Aunque idealmente se recomendarían flores de Bach, por diversos motivos que no vienen al caso, era impráctico, por ende solo nos defendimos con terapia de aceptación paulatina.

Los primeros días, Kady estuvo escondida en un armario sin querer salir, ante lo cual probamos el uso de la Caña para gatos, con cierto fracaso.
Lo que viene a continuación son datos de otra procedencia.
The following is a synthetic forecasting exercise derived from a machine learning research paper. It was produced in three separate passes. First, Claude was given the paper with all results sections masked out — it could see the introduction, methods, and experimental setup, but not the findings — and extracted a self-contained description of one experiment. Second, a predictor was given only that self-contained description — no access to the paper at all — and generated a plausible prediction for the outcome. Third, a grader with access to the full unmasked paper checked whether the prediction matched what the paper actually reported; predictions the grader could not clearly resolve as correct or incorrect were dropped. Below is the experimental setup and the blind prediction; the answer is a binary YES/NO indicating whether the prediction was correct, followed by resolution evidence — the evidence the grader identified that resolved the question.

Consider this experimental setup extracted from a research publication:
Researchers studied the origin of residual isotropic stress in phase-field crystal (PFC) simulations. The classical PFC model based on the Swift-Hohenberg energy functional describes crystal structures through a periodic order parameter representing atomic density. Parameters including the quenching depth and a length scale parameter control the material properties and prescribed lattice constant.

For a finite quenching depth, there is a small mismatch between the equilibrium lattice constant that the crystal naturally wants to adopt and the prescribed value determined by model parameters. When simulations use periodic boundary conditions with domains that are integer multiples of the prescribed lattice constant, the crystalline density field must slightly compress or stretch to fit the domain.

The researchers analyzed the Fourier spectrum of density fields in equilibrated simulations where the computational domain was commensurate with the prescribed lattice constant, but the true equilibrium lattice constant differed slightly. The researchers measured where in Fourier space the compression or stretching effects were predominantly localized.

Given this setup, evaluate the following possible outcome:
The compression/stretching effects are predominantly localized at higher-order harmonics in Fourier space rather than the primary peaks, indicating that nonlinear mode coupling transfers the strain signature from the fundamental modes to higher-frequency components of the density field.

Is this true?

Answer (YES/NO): YES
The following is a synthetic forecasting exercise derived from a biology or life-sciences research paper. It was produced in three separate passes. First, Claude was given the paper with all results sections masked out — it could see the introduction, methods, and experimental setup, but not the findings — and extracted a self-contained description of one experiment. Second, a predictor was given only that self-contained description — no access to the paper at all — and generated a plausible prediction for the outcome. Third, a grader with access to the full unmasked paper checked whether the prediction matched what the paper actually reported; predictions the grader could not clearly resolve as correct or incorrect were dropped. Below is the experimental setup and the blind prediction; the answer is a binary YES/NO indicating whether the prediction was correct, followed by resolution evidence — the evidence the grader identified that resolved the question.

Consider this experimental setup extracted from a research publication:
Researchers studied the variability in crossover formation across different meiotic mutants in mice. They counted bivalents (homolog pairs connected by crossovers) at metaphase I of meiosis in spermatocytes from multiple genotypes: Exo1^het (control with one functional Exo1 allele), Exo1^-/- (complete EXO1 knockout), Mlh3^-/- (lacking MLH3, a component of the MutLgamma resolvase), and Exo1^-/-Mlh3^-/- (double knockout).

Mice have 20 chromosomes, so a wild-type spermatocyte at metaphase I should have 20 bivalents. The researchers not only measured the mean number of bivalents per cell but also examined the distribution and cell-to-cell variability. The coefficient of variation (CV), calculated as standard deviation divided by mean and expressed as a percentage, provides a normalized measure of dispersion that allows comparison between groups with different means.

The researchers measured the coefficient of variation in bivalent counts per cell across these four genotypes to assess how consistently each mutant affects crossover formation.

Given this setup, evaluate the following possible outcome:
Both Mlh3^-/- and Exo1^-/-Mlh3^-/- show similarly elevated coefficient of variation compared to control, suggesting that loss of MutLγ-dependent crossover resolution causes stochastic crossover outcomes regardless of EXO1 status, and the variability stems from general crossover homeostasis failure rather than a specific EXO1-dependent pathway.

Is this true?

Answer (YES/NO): YES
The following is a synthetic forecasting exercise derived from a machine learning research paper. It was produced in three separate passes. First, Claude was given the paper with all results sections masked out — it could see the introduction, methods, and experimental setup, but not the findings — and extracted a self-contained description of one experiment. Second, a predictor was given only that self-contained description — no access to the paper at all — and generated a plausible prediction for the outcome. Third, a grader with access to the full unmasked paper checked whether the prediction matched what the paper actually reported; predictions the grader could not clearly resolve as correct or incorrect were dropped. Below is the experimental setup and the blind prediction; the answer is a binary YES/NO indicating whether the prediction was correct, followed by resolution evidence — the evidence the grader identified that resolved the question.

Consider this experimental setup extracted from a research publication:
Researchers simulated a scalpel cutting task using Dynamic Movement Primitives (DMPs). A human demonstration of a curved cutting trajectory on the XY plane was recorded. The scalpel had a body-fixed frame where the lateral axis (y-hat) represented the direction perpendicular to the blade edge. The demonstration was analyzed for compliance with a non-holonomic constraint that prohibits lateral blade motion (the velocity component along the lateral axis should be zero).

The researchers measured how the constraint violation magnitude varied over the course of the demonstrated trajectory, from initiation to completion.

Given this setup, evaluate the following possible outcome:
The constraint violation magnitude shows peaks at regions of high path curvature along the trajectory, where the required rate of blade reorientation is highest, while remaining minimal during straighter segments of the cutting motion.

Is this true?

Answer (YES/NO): NO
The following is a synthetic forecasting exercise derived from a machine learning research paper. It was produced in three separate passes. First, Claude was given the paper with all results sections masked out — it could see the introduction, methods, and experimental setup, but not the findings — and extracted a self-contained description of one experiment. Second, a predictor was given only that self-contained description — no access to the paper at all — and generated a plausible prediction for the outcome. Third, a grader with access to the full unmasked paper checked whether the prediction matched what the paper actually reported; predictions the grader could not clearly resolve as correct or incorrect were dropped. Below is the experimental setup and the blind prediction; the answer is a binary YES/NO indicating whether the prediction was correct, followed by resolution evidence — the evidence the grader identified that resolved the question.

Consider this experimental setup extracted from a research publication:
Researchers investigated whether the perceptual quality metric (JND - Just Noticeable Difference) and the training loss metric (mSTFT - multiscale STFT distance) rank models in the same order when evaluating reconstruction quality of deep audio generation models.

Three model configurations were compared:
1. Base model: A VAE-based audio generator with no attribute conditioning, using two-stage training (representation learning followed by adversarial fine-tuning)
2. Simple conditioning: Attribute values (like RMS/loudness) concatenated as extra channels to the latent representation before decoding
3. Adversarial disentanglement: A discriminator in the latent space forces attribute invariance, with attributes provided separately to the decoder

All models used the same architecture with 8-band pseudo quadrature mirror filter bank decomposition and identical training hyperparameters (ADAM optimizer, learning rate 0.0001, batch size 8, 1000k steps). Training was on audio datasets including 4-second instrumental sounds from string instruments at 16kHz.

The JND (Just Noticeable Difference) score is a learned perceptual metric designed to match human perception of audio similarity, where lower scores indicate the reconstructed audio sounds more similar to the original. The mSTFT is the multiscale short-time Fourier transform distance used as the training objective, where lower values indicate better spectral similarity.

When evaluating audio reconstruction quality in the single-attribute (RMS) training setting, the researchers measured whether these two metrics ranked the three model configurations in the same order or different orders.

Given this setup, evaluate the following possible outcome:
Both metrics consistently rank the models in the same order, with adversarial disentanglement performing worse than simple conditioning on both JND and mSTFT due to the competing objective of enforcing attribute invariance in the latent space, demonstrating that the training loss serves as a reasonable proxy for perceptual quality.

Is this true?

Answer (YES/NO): NO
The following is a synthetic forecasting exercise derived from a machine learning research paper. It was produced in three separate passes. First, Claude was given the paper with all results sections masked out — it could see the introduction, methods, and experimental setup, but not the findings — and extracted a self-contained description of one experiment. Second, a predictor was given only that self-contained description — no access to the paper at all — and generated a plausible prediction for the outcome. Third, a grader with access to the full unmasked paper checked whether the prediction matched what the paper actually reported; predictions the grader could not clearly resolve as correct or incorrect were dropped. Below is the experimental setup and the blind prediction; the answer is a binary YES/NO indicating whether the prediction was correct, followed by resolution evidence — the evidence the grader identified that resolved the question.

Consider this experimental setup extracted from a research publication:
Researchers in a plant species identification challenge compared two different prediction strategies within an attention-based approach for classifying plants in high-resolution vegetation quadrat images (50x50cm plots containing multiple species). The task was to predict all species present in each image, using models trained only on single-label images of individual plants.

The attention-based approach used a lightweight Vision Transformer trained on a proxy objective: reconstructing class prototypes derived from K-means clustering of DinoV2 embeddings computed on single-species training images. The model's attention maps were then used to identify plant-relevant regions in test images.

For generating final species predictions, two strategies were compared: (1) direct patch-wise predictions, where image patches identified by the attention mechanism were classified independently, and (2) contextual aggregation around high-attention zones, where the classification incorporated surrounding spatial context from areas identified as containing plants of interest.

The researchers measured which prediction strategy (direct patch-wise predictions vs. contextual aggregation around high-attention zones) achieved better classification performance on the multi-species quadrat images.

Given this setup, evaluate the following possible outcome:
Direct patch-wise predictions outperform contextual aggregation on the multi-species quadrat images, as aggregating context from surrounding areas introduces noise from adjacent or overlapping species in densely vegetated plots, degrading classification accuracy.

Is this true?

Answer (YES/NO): NO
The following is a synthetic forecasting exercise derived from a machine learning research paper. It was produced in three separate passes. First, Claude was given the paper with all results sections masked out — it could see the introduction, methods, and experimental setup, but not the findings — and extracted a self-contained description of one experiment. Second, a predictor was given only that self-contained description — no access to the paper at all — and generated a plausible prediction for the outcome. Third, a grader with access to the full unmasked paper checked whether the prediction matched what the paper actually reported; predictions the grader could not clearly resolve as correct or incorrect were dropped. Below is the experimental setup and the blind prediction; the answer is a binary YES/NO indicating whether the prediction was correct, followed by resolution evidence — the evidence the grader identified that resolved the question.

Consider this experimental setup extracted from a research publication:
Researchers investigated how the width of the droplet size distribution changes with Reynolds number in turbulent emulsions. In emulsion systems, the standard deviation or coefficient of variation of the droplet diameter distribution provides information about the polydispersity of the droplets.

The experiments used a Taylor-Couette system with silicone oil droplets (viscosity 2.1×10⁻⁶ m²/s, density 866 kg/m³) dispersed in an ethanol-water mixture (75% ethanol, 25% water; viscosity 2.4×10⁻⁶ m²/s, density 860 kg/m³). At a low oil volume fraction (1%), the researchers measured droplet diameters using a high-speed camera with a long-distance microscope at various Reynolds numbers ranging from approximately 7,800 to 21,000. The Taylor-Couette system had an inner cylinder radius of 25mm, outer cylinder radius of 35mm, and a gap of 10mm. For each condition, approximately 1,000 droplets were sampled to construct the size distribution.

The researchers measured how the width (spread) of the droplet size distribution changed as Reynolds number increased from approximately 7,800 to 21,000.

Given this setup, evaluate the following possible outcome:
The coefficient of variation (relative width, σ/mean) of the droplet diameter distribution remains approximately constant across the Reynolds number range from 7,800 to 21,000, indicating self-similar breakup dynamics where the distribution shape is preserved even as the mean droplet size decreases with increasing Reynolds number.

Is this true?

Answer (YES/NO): NO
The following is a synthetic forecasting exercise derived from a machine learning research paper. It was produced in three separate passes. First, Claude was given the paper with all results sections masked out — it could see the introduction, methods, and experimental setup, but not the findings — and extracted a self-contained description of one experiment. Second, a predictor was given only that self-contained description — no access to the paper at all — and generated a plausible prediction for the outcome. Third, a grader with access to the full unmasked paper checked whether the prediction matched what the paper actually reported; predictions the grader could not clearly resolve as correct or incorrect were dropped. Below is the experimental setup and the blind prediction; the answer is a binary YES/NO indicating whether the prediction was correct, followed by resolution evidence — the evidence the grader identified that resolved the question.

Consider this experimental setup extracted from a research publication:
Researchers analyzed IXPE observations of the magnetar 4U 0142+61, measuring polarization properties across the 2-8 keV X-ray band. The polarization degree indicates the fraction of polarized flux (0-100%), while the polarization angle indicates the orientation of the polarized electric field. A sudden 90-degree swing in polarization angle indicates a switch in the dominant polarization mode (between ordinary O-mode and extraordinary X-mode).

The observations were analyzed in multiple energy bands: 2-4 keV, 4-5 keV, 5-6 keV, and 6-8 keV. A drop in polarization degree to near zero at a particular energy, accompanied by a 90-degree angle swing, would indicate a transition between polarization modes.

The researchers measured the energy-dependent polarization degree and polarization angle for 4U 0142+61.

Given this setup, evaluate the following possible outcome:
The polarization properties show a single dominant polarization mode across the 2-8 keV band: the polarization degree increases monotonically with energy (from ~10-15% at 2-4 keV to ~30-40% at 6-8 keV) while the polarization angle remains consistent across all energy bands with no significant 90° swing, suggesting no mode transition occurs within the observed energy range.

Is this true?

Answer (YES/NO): NO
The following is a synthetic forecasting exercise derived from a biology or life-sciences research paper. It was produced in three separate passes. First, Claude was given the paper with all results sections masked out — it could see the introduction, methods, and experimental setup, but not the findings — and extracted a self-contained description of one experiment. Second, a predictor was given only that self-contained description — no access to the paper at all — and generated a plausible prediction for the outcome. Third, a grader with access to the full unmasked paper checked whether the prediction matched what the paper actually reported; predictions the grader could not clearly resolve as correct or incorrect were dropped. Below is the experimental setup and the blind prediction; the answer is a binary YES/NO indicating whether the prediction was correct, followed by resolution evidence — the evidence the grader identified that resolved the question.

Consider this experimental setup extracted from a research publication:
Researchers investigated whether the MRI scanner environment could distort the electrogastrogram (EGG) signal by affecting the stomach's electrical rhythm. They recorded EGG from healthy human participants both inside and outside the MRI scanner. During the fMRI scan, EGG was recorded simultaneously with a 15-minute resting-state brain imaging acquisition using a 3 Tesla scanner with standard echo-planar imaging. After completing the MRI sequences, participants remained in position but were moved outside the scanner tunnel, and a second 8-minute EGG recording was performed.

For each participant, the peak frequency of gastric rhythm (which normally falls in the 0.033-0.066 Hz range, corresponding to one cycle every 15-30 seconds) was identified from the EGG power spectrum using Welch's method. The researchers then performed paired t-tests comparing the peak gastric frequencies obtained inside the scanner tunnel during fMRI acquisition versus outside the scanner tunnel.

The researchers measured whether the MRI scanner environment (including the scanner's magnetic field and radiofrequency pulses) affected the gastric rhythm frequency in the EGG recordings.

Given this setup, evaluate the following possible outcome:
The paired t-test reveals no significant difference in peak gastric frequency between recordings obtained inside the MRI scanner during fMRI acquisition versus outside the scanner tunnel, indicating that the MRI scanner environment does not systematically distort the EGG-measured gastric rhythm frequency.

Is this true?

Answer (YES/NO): YES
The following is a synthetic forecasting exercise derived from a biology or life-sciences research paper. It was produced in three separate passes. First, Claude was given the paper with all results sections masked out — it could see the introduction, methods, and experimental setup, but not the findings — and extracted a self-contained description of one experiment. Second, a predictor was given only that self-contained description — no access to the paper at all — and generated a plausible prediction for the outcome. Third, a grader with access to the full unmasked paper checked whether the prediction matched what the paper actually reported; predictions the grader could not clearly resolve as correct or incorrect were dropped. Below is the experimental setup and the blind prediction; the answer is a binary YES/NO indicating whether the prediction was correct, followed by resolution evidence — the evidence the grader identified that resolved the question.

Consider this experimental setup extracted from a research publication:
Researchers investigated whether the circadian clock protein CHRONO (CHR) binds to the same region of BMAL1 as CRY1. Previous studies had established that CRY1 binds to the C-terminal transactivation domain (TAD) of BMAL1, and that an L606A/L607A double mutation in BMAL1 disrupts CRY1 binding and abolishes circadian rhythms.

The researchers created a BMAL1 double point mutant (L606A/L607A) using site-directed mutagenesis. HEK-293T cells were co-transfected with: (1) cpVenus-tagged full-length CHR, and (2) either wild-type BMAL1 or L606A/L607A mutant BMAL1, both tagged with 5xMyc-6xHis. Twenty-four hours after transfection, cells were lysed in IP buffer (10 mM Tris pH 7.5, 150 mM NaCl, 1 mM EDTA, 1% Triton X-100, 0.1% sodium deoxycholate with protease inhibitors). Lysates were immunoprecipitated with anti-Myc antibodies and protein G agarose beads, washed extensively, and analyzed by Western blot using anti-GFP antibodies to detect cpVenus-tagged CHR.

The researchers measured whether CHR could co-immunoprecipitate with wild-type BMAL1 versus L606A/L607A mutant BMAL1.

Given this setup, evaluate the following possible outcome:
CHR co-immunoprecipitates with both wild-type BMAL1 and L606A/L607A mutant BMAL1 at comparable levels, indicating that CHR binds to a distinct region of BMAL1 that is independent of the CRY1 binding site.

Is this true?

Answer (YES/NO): NO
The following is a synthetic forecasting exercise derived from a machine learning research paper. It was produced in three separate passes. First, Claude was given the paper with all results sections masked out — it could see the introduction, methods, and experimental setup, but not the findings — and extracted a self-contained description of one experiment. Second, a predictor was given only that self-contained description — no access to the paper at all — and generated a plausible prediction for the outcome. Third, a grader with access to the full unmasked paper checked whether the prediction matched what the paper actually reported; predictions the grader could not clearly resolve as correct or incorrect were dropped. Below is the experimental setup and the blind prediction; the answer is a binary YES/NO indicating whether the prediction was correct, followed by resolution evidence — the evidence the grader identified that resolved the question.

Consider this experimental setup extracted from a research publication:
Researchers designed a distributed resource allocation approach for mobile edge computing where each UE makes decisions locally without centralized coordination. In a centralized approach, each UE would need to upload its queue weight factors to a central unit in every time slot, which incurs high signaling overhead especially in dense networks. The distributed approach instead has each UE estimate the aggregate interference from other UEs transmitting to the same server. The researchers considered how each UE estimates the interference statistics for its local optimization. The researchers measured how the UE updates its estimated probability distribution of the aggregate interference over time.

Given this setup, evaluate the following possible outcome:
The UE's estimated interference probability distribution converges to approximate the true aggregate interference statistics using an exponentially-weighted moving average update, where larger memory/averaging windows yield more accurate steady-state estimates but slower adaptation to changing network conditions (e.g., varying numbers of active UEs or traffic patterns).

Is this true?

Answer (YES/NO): NO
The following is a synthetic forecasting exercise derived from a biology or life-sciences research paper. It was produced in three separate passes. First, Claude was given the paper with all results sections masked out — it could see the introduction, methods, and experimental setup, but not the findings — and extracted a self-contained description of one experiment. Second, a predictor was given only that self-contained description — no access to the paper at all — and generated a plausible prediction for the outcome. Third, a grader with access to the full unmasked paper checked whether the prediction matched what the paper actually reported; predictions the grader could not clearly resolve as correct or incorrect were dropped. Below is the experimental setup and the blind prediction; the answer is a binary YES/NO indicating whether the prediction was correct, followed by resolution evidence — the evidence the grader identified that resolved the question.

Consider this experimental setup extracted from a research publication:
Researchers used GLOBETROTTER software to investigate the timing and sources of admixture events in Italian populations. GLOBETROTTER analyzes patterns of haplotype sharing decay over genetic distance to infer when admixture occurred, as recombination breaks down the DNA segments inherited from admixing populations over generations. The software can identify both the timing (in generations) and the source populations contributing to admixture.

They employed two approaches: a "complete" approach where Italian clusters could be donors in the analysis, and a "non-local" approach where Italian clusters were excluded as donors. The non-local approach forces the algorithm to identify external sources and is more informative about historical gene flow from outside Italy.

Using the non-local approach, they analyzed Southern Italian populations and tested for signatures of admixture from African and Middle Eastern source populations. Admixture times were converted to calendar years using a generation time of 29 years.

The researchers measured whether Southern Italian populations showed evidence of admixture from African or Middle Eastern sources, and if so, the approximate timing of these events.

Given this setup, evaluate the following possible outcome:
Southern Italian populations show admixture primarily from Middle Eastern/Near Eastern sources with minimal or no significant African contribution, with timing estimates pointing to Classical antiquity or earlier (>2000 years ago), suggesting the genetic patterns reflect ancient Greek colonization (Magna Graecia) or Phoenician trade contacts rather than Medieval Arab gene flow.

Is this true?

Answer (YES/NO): NO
En esta primera etapa, como modo de “forzar” un poco la situación en tablas en la que nos encontrábamos, sugerí el siguiente ejercicio, el cual dio un resultado de regular a bueno y es el que me motiva a escribir este post como ayuda a situaciones similares.

 

Materiales.-

– 1 caja de cartón (idealmente una caja de zapatos).
– 1 gato estresado y asustadizo en su nuevo ambiente.
– 1 dueño o encargado preocupado y dispuesto a ayudar a su gato.
– 1 cama con luz directa del sol.

El ejercicio fue muy simple, tan solo colocar la caja de cartón sobre el rayo de luz solar que caía en la cama, y tomar a Kady y colocarla dentro, al tiempo de realizarle repetidamente cariños detrás de las orejas y afirmándola del cuello con la mano entera. (Agarre de gatitos).

 

Resultado del ejercicio:

* Regular a bueno: Kady aguantó un tiempo en la posición, y luego se fue a acomodar a otro lado, pero visible y en forma notoria, con menos estrés que al principio.

 

Base del ejercicio:

Dentro de los llamados recursos básicos felinos, el tener zonas de seguridad es uno de los más importantes. Si a esto le añadimos que el shock del cambio de hogar es un golpe fuerte para un gato, este recurso se vuelve primordial. El objetivo del ejercicio fue darle a Kady tanto la oportunidad de relacionarse con su entorno, como así mismo tener su zona propia de seguridad garantizada.
Una caja para un gato, es un artefacto que le permite sentirse custodiado y protegido por los 4 costados, al mismo tiempo que le sirve en forma menor como un punto de vigilancia. El tener a Kady tomando sol (Kady es una gata bicolor, no albina, en los cuales el sol da problemas), recibiendo cariño (los mimos tras las orejas) y estimulando su reflejo de relajación (el tenerla agarrada del cuello como las mamás llevan a sus crías), le dio el espacio de seguridad ideal para que durante ese lapso de tiempo se relajara y disminuyeran los niveles de estrés o nerviosismo extremo que estaba presentando.